━━━ TRECHO FORNECIDO

Um pouco depois que o jogo começa, entretanto, as coisas não vão bem como você esperava.

Os jogadores parecem desinteressados. Alguns mexem no celular, outros conversam sobre outros assuntos durante o jogo e, no geral, não dão muita atenção para a narrativa. Você tinha certeza que todos iriam amar o seu material, mas agora parecem entediados.

O que fazer para manter a atenção dos jogadores? Se você já narrou algumas vezes, talvez tenha passado por uma situação similar.

Há muitos fatores que podem levar a isso, porém se essa dispersão se tornar um problema, é sinal de que talvez você precise realizar uma sessão zero.

A sessão zero do RPG

A sessão zero é o encontro em que o narrador apresenta a proposta da campanha ou aventura e os jogadores criam os personagens.

Essa é uma ótima oportunidade para descobrir no que os jogadores estão interessados. Por isso, discuta o que cada um espera do jogo, que tipo de jogo desejam jogar e que tipo de história desejam criar. Apresente suas próprias ideias sobre o jogo e compare com o que foi dito. 

A sua empolgação com o jogo é tão importante quanto a dos seus jogadores, assim, em caso de divergências, o grupo deve negociar até que cheguem a um meio-termo. A medida em que a discussão avança, faça anotações listando os elementos de interesse individuais e coletivos dos jogadores – você as usará sempre que preparar aventuras e fizer decisões sobre o jogo.

Quando as expectativas sobre o jogo estiverem claras para todos, o grupo pode passar para a criação de personagens e construção de cenário colaborativa.

Construção de cenário colaborativa no RPG

Como narradores, nós gastamos bastante tempo e energia mental preparando e pensando nas aventuras, cenários e PNJs.

Logo, nosso investimento no jogo normalmente é maior, o que pode nos levar a ter apego a uma ideia de “como as coisas deveriam ser”. Dessa forma, deixar os jogadores definirem alguns elementos do cenário reforça a visão do jogo como algo coletivo, ajudando a evitar essa armadilha e abrindo espaço para que os próprios jogadores se tornem mais investidos no jogo.

Uma forma de tornar a criação do cenário mais colaborativa é através de perguntas.

━━━━━━
━━━ DADOS ARMAZENADOS

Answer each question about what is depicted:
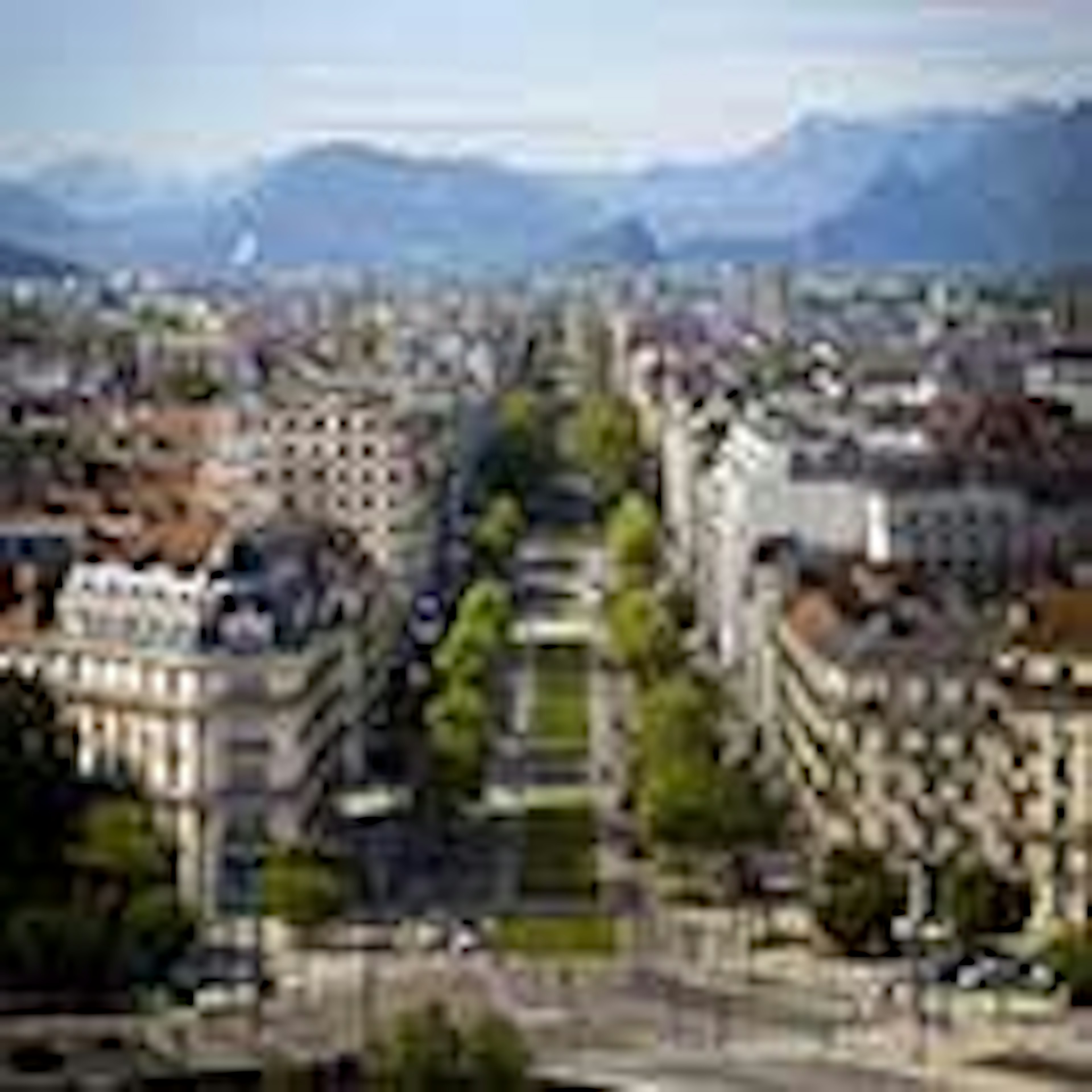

━━━━━━

# [OBJETIVO DO EXERCÍCIO]
Indique, com base no texto sobre a sessão zero do RPG, o que acontece no encontro chamado sessão zero.

# [RESPOSTA DA TAREFA]
O narrador apresenta a proposta da campanha ou aventura, e os jogadores criam os personagens.